#### Supplied material
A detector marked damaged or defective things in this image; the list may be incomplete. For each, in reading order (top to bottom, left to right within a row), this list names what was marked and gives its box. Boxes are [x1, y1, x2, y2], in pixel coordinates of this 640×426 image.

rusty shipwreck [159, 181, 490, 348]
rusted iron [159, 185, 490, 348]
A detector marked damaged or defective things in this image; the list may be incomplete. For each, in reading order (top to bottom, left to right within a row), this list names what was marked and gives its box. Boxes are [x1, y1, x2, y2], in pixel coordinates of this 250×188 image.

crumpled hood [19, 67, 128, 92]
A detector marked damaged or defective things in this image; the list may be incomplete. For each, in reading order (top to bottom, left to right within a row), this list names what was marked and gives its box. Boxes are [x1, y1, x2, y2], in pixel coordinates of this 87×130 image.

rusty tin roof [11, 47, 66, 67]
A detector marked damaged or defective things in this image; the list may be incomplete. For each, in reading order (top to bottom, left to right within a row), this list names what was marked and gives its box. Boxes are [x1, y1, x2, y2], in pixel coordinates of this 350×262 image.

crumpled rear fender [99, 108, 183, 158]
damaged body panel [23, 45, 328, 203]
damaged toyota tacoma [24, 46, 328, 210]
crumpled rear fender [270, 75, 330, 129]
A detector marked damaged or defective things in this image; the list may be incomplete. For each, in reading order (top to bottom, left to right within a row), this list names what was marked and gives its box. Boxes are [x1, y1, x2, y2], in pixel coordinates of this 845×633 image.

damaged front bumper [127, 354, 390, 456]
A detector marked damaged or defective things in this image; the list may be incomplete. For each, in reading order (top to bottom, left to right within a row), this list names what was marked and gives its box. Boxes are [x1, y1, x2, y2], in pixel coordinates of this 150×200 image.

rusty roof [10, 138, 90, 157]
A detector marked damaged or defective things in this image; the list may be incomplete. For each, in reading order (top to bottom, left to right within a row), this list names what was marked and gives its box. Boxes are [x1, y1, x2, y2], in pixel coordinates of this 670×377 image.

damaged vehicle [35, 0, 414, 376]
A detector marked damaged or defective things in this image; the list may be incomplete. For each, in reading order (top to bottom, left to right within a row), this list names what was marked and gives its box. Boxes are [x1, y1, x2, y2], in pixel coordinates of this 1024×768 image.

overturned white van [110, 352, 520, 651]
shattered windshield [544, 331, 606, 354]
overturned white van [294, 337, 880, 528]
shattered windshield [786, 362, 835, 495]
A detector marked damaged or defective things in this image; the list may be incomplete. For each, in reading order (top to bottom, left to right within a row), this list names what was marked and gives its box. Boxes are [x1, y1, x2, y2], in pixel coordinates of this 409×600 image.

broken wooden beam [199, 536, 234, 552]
########
What the task asks - Copy out the part of the records above that opens with the line containing "this 150×200 image." and closes with the line containing "shattered windshield [786, 362, 835, 495]", keeping every line unchanged.

Task result -
A detector marked damaged or defective things in this image; the list may be incomplete. For each, in reading order (top to bottom, left to right within a row), this list names what was marked and gives its box. Boxes are [x1, y1, x2, y2], in pixel coordinates of this 150×200 image.

rusty roof [10, 138, 90, 157]
A detector marked damaged or defective things in this image; the list may be incomplete. For each, in reading order (top to bottom, left to right within a row), this list names what was marked and gives its box. Boxes are [x1, y1, x2, y2], in pixel coordinates of this 670×377 image.

damaged vehicle [35, 0, 414, 376]
A detector marked damaged or defective things in this image; the list may be incomplete. For each, in reading order (top to bottom, left to right within a row), this list names what was marked and gives its box. Boxes are [x1, y1, x2, y2], in pixel coordinates of this 1024×768 image.

overturned white van [110, 352, 520, 651]
shattered windshield [544, 331, 606, 354]
overturned white van [294, 337, 880, 528]
shattered windshield [786, 362, 835, 495]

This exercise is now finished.